Grundsätzlich besteht die Möglichkeit im Wege der Amtshaftung gegen staatliches Fehlverhalten vorzugehen.

Wenn ein Organ hoheitlich handelt und dabei jemanden durch rechtswidriges und schuldhaftes Verhalten einen Schaden zufügt, haftet der jeweilige Rechtsträger.
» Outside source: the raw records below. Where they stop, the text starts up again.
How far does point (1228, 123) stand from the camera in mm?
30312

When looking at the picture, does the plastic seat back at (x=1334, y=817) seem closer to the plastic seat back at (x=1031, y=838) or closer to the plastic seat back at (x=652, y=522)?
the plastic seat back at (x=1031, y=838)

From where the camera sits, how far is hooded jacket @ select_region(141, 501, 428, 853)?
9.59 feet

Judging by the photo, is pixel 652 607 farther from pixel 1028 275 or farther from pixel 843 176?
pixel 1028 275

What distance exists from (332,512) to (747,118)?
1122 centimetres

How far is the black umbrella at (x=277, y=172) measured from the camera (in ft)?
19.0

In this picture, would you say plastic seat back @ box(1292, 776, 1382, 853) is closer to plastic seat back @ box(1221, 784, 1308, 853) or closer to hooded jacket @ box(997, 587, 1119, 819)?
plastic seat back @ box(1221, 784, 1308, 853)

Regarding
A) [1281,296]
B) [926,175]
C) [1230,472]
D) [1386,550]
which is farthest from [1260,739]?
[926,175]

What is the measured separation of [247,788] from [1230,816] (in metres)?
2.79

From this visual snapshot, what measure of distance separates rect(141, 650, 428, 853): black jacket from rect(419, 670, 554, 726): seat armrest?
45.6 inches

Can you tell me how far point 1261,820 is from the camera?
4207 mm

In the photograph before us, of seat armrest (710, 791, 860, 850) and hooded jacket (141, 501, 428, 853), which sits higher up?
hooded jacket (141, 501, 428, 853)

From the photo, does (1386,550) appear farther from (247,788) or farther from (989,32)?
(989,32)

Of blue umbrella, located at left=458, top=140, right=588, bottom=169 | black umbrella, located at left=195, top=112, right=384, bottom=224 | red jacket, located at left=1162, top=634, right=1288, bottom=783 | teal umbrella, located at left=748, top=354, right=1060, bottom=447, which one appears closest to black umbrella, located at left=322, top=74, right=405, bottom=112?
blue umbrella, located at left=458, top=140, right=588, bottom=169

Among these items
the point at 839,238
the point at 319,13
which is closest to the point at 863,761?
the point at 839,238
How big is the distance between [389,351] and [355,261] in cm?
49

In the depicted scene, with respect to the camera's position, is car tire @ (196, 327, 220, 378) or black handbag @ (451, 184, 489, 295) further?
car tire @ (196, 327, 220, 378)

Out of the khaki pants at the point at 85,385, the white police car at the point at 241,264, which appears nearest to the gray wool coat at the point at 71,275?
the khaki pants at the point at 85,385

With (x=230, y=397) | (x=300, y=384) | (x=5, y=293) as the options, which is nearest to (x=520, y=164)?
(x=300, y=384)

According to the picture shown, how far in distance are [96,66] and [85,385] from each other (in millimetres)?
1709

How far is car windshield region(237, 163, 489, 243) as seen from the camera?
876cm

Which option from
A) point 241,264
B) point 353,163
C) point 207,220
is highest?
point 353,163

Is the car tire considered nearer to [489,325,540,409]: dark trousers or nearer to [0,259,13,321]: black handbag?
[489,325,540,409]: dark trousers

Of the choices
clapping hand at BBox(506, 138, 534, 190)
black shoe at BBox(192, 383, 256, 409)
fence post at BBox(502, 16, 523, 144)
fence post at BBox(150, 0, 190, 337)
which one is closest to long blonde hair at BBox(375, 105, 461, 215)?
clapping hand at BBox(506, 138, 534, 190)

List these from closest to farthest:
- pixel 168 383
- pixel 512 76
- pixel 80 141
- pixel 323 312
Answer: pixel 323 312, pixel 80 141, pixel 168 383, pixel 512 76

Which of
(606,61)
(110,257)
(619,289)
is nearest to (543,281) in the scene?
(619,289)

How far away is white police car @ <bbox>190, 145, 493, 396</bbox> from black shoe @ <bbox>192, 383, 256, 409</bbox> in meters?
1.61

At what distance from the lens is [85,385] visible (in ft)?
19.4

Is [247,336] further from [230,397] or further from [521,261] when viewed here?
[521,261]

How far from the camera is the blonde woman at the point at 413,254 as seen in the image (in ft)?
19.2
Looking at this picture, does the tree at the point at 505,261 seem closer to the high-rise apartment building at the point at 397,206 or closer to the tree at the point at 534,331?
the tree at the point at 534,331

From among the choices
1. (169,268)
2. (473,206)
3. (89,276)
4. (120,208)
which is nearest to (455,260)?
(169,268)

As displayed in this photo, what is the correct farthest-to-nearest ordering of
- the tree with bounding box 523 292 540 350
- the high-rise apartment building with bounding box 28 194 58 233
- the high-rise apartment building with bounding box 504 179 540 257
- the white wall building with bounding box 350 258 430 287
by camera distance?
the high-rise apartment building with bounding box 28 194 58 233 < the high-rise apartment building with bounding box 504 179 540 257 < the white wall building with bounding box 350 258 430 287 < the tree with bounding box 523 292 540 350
Der zuständige Rechtsträger kann sich am Organ regressieren, wenn dieses Organ schuldhaft gehandelt hat. Auch im Bereich der Privatwirtschaft haften Organe für Schäden, die sie rechtswidrig und schuldhaft zufügen. Im Bereich der Kapitalgesellschaften gilt seit 2016 ausdrücklich die "Business Judgement Rule". Gem § 84 Abs 1a AktG und § 25 Abs 1a GmbHG handelt der Vorstand einer AG bzw. der Geschäftsführer einer GmbH „jedenfalls im Einklang mit der Sorgfalt eines ordentlichen Geschäftsleiters, wenn er sich bei einer unternehmerischen Entscheidung nicht von sachfremden Interessen leiten lässt und auf der Grundlage angemessener Informati-on annehmen darf, zum Wohle der Gesellschaft zu handeln“. Dieser Maßstab sollte auch für Organe des Staates gelten.

In der Praxis werden solche Ansprüche und auch Regressforderungen gegen die verantwortlichen Politiker_innen und leitende Beamt_innen so gut wie nie geltend  gemacht. Meistens werden solche Verfahren lediglich gegen die Beamtenebene geführt, nicht jedoch gegen Politiker_innen. Zudem obliegt es in der Praxis den jeweiligen Ministerien, Ersatzansprüche geltend zu machen. Im Falle eines Fehlverhaltens auf Ministerebene müsste der/die Minister_in letztlich gegen sich selbst vorgehen. Das ist bis dato noch nie geschehen.

Es ist daher notwendig, die Klagsbefugnis auf eine neutrale Kontrollinstanz zu verlagern. Dem Rechnungshof sollte deshalb eine subsidiäre Kompetenz nach dem Rechtsträger in Form einer Arrogationszuständigkeit eingeräumt werden, die dann greifen soll, wenn der betreffende Rechtsträger den Ersatzanspruch aufgrund von Befangenheit nicht geltend machen kann oder will oder der Rechtsträger
den Ersatzanspruch schlicht nicht in angemessener Zeit geltend macht und der Ersatzanspruch sonst gem § 6 Abs 2 verjähren würde. Der Rechnungshof soll somit gleich einem Treuhänder bzw einem Kurator allfällige Regressansprüche für den Rechtsträger im öffentlichen Interesse geltend machen können.

 

Besonderer Teil:

Der Rechnungshof soll auf Grundlage eines schriftlichen Ersuchens des Rechtsträgers aktiv werden können. Er kann diesem Ersuchen entsprechen, muss dies jedoch nicht. Bei der Entscheidung ob er dem Ersuchen nachkommt, kann sich der Rechnungshof nach Gesichtspunkten wie insbesondere der Gebarungsrelevanz, dem Risikopotenzial, aktuellen Ereignisse, dem besonderes öffentliches Interesse sowie auf der präventiven Wirkung leiten lassen.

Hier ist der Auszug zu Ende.